Maybe you're a student with a disability and your professor or advisor is not providing accommodations. Perhaps you're a faculty member who can't get help from disability services. Regardless of what happens, here are campus resources who may be able to help, and ideas for addressing problems. You don't have to do these in order - they're just listed to help you think about options. And if things aren't going well, remember to take care of yourself (see information about taking care of yourself on our page about personal issues).

Option 1: Talk to the Person Responsible

First step should always be to talk with the person who is causing problems. If this doesn't work, talk to the head of the department (if a faculty member is the problem), or the head of disability services (if disability services are the issue).

Option 2: Call for Reinforcements to Act as Allies or Mediators

Campuses are full of resources. Consider checking to see if any of the following people on your campus might be available or helpful.

  • Ombuds Office - an office designed to handle any complaints of students
  • The ADA/504 Compliance Officer or Coordinator - might work in disability services, but more often is in a separate office that oversees the whole campus
  • Your Dean or Academic Affairs officer - this is a person who wants students to do well and graduate, so they're likely to be highly motivated in solving problems as they arise
  • Human Resources - the campus experts on all things related to employment (although there is sometimes a different office for student employment or graduate student employment)

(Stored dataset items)
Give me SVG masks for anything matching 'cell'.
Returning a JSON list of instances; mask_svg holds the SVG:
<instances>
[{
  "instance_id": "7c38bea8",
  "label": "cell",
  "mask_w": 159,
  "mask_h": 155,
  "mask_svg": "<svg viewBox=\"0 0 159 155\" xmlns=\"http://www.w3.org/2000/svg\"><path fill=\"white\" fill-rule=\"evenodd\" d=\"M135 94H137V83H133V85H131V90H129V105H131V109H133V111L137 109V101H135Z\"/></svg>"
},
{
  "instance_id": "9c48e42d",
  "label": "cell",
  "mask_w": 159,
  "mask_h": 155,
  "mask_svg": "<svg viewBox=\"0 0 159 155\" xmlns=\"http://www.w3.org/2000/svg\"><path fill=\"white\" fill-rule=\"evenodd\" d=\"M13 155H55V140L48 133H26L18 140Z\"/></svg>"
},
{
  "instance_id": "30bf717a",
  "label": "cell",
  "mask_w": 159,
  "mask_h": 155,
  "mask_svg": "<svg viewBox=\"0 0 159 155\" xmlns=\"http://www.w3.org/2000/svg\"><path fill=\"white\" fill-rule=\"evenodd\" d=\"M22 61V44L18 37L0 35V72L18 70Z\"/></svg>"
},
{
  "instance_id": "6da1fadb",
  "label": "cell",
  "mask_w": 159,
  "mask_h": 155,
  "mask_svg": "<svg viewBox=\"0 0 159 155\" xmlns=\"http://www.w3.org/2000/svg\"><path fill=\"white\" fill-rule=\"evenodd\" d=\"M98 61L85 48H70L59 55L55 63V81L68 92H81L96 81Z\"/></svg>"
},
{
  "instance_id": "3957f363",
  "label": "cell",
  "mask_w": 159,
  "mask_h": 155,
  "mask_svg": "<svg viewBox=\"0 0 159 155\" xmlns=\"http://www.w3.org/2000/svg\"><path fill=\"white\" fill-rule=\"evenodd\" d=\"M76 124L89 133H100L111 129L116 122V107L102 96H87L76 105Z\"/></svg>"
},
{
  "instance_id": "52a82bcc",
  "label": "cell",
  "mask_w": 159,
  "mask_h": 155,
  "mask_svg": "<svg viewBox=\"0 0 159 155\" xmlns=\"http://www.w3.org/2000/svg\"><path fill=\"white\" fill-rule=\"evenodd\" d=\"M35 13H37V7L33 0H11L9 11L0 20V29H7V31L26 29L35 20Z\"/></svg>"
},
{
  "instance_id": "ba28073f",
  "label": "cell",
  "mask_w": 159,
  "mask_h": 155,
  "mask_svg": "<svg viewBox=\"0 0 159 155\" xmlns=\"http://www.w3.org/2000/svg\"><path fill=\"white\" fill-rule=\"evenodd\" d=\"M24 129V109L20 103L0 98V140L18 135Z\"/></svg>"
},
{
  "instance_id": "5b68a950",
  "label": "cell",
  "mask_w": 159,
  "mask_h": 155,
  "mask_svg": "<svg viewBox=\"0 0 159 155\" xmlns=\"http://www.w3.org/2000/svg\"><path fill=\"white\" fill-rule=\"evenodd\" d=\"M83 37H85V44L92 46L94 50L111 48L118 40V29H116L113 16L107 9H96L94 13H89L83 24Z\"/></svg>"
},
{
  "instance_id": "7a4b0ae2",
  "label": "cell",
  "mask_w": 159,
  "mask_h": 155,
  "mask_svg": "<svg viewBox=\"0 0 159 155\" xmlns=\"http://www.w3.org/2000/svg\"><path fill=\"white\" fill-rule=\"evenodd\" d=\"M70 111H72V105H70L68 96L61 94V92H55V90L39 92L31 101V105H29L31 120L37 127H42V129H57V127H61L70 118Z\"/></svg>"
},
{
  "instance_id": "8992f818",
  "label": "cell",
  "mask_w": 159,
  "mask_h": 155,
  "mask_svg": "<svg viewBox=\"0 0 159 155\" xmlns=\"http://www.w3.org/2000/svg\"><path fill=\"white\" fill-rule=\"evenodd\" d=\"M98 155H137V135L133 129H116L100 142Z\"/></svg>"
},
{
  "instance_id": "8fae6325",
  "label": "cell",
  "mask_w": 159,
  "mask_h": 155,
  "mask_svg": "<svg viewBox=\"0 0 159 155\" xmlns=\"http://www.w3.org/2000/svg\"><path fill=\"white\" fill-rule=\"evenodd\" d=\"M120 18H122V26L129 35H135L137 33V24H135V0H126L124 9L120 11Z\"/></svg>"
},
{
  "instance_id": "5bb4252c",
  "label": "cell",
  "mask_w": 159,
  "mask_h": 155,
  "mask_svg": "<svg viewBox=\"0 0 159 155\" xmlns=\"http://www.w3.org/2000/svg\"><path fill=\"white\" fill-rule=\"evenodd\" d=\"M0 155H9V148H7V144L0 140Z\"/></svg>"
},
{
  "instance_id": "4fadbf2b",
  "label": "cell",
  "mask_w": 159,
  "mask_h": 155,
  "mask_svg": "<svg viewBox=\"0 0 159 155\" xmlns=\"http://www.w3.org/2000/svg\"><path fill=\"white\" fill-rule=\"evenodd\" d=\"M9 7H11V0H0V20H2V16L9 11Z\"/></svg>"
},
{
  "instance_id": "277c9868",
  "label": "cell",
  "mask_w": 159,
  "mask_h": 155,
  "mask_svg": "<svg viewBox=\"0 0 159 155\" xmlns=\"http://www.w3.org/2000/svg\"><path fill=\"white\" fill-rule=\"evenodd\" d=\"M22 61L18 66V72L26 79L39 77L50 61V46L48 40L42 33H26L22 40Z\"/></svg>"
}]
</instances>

▶ _WHAT TO WORK ON_:
A) Answer these from the passage on campus disability resources:
(i) If talking with the person causing problems doesn't work and a faculty member is the problem, whom should you talk to?
(ii) Where does the ADA/504 Compliance Officer or Coordinator more often work?
(iii) What is the Ombuds Office designed to handle?
B) Transcribe the passage on campus disability resources from "First step should" up to and including "are the issue).".
The records were taken from a separate source.

▶ _TASK-BY-TASK SOLUTIONS_:
A)
(i) The head of the department.
(ii) In a separate office that oversees the whole campus.
(iii) Any complaints of students.

B)
First step should always be to talk with the person who is causing problems. If this doesn't work, talk to the head of the department (if a faculty member is the problem), or the head of disability services (if disability services are the issue).